# EXERCISE REQUIREMENTS:
Find the line that contains "Upon examining this". Then set down that line and all the lines after it, to the end of the records, exactly and with nothing added.

══ SUPPLIED ENTRIES ══

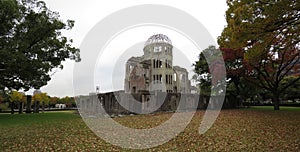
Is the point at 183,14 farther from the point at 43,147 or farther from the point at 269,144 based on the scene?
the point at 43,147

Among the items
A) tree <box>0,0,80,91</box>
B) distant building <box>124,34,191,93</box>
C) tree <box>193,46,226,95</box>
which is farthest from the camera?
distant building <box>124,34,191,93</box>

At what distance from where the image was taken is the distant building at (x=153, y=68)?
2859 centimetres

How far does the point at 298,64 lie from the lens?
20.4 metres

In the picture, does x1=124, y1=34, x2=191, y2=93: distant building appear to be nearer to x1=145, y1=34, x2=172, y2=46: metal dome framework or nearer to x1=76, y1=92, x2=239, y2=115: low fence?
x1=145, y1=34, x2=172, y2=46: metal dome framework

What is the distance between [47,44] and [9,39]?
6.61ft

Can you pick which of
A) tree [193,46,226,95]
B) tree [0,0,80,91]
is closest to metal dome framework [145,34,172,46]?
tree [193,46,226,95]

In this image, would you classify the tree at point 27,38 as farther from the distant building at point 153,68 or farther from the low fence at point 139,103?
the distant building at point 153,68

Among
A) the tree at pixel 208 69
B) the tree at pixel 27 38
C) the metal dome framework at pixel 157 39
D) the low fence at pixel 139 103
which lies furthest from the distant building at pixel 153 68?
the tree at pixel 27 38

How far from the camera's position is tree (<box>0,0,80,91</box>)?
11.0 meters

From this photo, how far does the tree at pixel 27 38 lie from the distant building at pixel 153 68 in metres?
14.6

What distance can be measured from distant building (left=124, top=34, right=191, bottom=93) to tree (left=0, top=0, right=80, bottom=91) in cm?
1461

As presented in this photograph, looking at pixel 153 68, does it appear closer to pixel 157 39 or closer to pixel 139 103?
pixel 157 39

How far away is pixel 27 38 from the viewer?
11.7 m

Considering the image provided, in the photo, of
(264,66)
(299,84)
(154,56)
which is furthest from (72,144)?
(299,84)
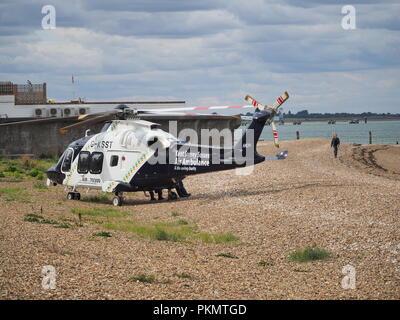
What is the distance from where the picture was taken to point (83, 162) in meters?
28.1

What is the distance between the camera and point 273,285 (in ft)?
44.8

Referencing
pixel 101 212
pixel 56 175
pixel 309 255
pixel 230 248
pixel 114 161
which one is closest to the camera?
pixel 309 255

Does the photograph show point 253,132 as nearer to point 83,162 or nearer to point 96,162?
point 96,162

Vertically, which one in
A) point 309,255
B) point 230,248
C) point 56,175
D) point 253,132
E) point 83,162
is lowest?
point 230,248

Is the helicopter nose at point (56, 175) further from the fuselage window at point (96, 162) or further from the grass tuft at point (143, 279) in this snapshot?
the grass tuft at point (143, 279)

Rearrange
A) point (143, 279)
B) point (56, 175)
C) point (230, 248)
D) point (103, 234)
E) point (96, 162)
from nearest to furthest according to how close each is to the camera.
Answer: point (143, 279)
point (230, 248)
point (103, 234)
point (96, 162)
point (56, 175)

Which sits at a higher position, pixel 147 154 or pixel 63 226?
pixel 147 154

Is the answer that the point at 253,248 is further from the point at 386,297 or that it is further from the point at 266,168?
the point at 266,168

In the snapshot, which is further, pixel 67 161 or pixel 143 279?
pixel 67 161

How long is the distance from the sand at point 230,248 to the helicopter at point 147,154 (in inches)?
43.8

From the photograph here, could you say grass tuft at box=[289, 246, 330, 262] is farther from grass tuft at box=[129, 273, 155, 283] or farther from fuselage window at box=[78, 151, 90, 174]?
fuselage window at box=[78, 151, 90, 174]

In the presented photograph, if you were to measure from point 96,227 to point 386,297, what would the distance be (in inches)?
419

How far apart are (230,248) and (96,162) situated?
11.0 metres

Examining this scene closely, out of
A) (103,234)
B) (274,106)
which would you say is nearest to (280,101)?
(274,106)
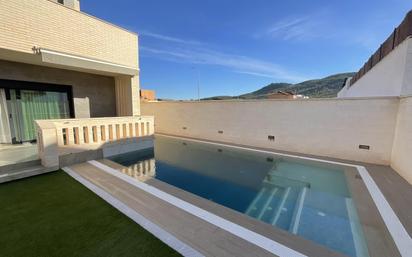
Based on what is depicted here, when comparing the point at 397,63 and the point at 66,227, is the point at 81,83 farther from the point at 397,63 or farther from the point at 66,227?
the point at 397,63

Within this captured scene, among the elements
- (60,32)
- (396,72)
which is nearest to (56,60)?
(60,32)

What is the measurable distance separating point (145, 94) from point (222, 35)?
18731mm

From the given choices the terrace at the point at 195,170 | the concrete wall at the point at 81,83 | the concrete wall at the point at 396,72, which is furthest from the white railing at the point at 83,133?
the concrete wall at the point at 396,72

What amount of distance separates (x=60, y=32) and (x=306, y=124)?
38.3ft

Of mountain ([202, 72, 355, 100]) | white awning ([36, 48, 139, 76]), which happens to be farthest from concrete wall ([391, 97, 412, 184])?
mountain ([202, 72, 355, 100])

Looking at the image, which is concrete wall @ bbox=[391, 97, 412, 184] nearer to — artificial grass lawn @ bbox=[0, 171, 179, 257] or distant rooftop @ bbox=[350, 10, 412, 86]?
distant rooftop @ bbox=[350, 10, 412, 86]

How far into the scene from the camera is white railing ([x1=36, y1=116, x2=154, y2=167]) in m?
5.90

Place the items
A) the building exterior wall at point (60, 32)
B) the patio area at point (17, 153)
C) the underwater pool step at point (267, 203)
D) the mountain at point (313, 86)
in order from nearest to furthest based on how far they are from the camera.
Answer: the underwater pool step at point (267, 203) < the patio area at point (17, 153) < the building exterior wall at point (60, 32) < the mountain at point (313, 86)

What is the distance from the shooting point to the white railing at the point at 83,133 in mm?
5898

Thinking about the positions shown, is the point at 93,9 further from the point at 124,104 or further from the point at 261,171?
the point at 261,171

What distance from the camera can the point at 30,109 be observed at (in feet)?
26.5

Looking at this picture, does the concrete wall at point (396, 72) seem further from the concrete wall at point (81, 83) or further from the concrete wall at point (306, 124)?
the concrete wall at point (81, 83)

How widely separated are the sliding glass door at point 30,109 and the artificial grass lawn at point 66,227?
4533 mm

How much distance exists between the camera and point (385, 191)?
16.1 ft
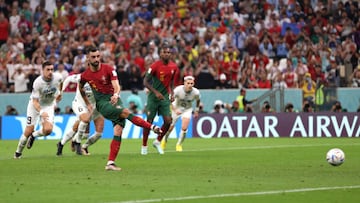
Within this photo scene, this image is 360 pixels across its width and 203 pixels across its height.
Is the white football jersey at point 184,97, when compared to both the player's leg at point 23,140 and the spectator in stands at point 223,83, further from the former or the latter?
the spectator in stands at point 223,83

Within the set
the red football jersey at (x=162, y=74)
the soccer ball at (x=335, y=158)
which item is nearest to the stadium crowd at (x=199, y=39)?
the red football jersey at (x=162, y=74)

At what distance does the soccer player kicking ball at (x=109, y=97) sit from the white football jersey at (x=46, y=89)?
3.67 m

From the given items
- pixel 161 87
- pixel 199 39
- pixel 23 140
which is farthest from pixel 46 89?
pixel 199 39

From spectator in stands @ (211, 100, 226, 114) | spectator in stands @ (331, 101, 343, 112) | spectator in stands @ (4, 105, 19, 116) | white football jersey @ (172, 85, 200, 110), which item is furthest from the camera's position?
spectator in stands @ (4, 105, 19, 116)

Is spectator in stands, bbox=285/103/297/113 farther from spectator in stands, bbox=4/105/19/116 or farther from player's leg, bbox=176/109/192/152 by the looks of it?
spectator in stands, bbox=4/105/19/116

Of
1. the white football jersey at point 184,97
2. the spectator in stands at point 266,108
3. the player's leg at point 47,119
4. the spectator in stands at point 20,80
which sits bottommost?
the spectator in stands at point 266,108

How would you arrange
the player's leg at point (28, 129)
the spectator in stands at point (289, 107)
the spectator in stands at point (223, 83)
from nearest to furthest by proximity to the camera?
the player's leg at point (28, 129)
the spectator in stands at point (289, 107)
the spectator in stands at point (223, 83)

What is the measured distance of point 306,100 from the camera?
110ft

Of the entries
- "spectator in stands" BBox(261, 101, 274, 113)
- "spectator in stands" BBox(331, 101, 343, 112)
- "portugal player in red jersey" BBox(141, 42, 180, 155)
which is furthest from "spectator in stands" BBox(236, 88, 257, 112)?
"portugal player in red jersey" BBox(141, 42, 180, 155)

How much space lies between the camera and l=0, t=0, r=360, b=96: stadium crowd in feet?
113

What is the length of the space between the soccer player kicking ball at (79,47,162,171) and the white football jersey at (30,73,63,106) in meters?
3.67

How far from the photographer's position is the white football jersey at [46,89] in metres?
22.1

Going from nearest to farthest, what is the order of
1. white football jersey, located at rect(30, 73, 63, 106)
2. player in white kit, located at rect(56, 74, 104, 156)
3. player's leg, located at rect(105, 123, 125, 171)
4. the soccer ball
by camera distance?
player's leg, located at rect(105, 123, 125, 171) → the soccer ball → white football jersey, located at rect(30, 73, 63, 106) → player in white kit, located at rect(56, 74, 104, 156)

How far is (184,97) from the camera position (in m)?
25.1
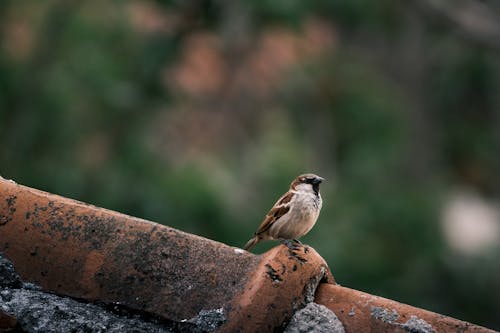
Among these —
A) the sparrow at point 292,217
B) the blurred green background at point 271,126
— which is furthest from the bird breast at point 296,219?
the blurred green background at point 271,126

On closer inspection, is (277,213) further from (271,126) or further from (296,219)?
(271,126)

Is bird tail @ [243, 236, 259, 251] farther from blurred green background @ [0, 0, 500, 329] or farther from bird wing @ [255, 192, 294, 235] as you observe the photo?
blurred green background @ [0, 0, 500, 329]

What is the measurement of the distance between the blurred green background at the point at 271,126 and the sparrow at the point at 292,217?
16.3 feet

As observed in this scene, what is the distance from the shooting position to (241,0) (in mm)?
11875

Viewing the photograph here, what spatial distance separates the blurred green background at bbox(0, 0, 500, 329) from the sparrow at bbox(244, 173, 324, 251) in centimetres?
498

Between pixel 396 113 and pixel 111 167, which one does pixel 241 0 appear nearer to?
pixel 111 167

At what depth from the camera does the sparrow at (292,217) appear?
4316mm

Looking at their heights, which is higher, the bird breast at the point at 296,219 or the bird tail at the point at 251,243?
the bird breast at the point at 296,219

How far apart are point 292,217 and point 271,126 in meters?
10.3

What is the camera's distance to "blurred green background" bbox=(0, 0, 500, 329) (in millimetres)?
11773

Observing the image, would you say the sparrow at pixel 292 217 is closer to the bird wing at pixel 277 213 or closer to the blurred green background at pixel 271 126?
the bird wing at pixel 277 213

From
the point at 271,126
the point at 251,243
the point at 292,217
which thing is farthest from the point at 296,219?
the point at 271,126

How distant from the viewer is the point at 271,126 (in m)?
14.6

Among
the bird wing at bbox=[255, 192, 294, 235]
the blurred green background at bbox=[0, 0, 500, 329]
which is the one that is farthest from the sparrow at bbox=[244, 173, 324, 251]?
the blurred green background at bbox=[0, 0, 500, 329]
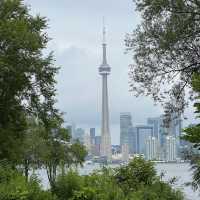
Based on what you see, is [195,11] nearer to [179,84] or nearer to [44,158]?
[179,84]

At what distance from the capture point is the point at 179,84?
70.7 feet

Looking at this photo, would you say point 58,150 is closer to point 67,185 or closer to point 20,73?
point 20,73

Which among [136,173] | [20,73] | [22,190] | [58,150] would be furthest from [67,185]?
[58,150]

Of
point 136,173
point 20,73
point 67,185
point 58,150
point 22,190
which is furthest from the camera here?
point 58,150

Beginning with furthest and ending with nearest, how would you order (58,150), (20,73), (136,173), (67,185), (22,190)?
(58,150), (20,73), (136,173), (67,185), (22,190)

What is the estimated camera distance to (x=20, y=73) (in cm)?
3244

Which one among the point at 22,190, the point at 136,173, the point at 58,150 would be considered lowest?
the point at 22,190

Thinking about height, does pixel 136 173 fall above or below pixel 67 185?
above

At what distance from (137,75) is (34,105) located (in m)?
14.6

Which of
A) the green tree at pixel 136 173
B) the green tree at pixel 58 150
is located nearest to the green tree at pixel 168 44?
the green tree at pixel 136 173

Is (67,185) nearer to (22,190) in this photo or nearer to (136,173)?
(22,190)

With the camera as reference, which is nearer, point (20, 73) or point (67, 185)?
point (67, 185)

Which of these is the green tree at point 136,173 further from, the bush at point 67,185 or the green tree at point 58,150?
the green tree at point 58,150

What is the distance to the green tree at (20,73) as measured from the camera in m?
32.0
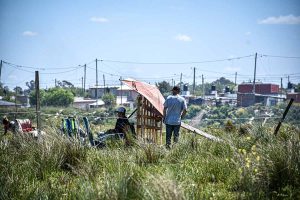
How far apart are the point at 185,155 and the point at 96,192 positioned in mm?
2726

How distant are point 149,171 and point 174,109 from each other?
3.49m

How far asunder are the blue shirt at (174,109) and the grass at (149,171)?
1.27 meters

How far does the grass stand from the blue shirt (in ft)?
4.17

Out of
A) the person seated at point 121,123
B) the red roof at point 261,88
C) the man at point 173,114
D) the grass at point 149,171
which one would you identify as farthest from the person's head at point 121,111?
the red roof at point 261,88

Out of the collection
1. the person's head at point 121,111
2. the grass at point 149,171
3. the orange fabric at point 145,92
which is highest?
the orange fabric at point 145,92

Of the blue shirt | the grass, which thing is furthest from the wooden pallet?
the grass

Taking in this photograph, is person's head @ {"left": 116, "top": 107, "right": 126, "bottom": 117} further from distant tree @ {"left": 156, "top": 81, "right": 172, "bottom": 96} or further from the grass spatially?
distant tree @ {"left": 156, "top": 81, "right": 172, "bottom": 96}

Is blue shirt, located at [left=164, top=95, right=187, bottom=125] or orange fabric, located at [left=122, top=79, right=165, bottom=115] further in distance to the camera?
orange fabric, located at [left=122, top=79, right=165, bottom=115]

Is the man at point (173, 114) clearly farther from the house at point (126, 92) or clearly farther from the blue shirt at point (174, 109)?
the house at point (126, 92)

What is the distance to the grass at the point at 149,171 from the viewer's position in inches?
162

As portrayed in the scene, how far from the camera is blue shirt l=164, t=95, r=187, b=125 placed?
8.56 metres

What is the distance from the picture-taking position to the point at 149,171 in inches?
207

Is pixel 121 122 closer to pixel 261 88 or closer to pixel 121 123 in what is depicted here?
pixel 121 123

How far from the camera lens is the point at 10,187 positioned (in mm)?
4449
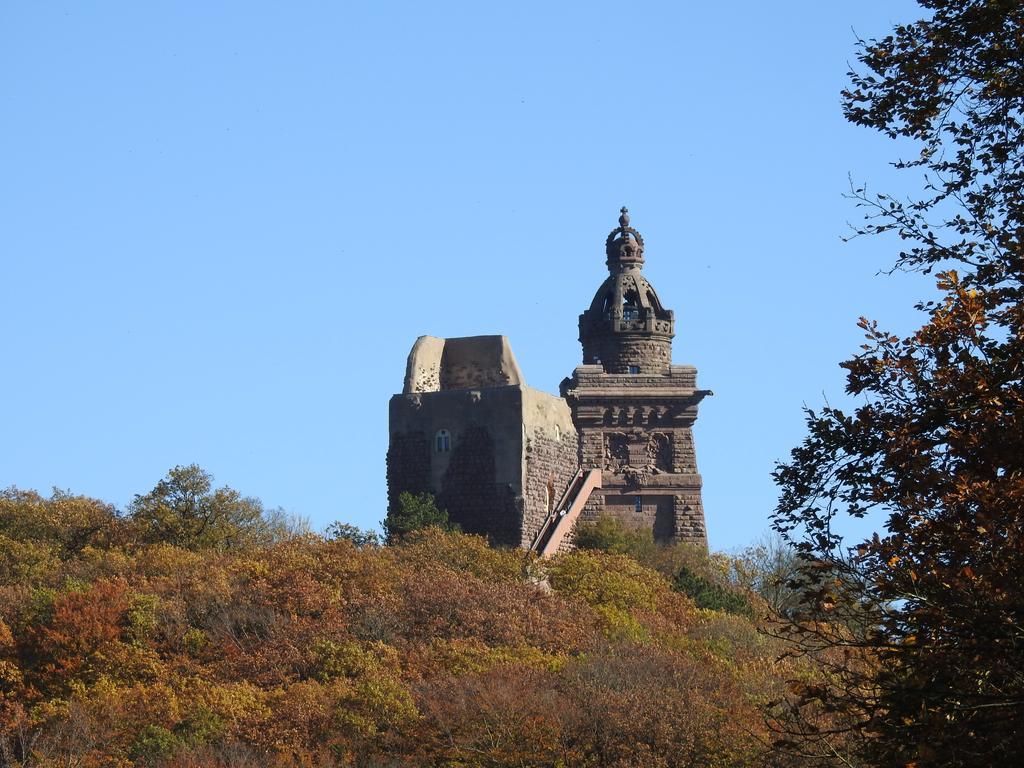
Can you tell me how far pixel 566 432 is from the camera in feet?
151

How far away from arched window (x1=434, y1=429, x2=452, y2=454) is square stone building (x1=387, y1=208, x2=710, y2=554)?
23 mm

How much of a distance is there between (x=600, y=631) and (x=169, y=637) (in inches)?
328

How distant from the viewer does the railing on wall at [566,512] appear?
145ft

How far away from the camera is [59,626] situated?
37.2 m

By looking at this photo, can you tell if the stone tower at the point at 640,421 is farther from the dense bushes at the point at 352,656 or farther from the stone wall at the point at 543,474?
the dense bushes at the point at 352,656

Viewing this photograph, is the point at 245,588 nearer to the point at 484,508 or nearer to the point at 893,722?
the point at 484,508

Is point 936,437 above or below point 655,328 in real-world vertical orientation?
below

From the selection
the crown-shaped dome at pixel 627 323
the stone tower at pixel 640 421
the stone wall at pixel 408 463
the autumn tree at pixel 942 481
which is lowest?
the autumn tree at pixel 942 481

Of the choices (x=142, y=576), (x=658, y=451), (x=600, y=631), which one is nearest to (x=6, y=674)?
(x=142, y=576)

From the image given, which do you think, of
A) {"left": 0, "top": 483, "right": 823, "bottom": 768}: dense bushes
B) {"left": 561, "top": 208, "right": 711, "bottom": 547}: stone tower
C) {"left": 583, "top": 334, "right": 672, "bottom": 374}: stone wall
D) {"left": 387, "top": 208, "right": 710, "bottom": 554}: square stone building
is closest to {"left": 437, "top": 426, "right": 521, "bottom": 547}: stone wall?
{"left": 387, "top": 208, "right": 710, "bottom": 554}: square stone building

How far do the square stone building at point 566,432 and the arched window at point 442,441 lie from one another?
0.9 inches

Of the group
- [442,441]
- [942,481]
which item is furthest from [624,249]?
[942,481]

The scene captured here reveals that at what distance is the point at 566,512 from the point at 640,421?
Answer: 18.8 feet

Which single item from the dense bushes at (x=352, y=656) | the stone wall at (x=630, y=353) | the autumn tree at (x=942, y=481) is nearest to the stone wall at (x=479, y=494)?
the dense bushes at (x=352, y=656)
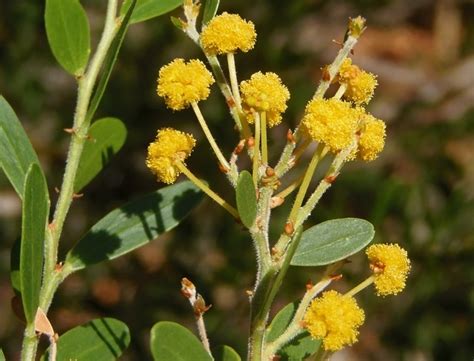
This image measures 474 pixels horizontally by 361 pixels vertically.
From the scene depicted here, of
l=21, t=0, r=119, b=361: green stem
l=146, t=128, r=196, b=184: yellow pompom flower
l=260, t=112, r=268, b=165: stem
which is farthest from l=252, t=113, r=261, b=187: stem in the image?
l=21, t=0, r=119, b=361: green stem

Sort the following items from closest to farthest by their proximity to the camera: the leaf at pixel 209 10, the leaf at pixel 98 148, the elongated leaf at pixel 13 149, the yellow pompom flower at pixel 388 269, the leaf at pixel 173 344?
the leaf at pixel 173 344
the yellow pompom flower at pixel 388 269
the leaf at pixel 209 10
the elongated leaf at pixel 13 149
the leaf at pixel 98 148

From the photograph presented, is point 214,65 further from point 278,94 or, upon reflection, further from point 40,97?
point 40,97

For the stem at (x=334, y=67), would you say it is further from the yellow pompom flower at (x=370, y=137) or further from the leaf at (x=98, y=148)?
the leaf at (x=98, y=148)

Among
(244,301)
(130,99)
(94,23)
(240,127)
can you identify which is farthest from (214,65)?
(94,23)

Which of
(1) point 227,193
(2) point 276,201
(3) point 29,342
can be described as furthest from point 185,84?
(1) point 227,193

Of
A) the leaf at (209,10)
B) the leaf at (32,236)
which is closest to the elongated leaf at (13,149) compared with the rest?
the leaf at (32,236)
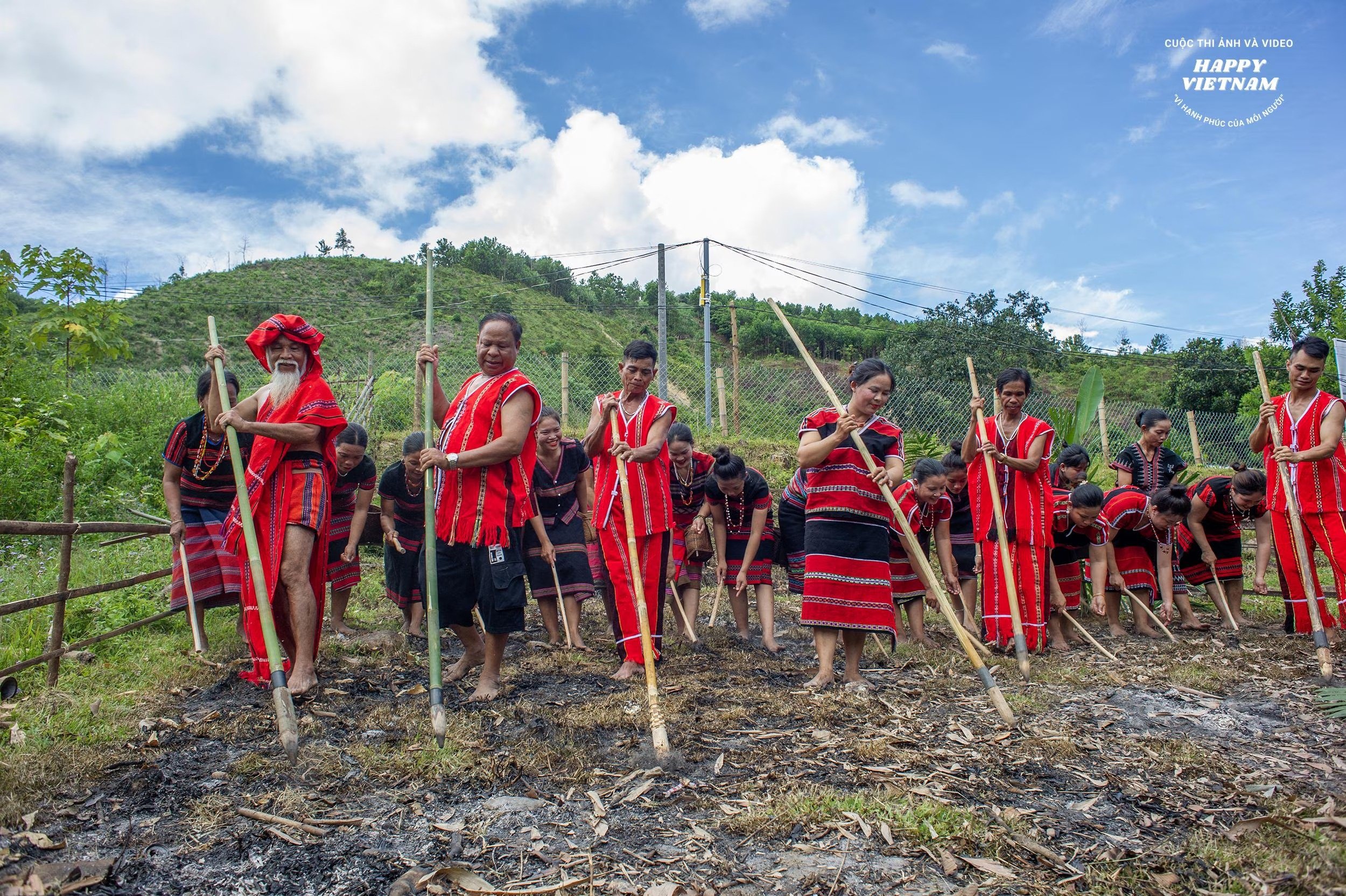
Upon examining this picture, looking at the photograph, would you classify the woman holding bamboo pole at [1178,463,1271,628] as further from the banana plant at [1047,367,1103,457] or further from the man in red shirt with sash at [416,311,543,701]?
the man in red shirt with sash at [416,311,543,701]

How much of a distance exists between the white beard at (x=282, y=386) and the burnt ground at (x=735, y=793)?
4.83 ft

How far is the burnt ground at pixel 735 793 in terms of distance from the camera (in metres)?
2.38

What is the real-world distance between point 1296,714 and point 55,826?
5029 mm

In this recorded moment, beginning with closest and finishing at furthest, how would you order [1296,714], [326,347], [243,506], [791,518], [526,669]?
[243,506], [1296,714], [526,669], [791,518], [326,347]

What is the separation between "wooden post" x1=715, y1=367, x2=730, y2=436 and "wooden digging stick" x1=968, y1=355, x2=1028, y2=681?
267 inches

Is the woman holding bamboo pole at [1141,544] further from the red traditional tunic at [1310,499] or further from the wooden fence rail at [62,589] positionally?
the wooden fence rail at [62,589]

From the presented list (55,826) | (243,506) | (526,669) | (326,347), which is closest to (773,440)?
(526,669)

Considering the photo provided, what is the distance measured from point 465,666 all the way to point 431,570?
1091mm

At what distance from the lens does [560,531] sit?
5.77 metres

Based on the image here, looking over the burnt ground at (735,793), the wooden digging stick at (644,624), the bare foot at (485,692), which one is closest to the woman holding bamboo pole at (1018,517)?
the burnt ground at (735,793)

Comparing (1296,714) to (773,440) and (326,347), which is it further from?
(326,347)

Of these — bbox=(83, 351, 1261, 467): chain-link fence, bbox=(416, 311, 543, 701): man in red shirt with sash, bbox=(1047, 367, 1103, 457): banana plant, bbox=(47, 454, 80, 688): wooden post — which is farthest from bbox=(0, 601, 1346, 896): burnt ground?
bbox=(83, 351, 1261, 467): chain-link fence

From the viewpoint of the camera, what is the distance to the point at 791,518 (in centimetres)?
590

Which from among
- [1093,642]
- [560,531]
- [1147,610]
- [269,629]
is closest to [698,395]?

═══

# OUTPUT BELOW:
Upon examining this picture, looking at the photograph, would you classify the woman holding bamboo pole at [1178,463,1271,628] as further from the banana plant at [1047,367,1103,457] or further from the man in red shirt with sash at [416,311,543,701]?
the man in red shirt with sash at [416,311,543,701]

How much of a distance exists between the white beard at (x=282, y=386) and the burnt ground at (x=735, y=793)?
4.83 ft

How far is the burnt ground at pixel 735 793 in terms of distance from the camera (in metres)?
2.38

What is the real-world distance between point 1296,714 and point 55,826?
5029 mm

In this recorded moment, beginning with closest and finishing at furthest, how would you order [1296,714], [326,347], [243,506], [791,518], [526,669]?
[243,506], [1296,714], [526,669], [791,518], [326,347]

What is the separation between "wooden post" x1=715, y1=367, x2=730, y2=436 and "wooden digging stick" x1=968, y1=355, x2=1028, y2=681?
267 inches

Is the woman holding bamboo pole at [1141,544] further from the red traditional tunic at [1310,499] or further from the wooden fence rail at [62,589] positionally?
the wooden fence rail at [62,589]

From the presented list (55,826) | (243,506) | (526,669) | (326,347), which is closest to (773,440)?
(526,669)

Considering the photo provided, what is the distance measured from point 465,666 all the way to point 431,570?
1091mm

At what distance from the lens does [560,531] sit?
5.77 metres

Based on the image here, looking over the burnt ground at (735,793), the wooden digging stick at (644,624), the bare foot at (485,692), which one is closest to the woman holding bamboo pole at (1018,517)?
the burnt ground at (735,793)

Comparing (1296,714) to (773,440) and (326,347), which is it further from?
(326,347)

Of these — bbox=(83, 351, 1261, 467): chain-link fence, bbox=(416, 311, 543, 701): man in red shirt with sash, bbox=(1047, 367, 1103, 457): banana plant, bbox=(47, 454, 80, 688): wooden post — which is farthest from bbox=(0, 601, 1346, 896): burnt ground?
bbox=(83, 351, 1261, 467): chain-link fence

From the viewpoint of the camera, what is the distance to the point at 791,518 (in centimetres)?
590

Which from among
- [1093,642]
- [560,531]
- [1147,610]
- [269,629]
is closest to [698,395]?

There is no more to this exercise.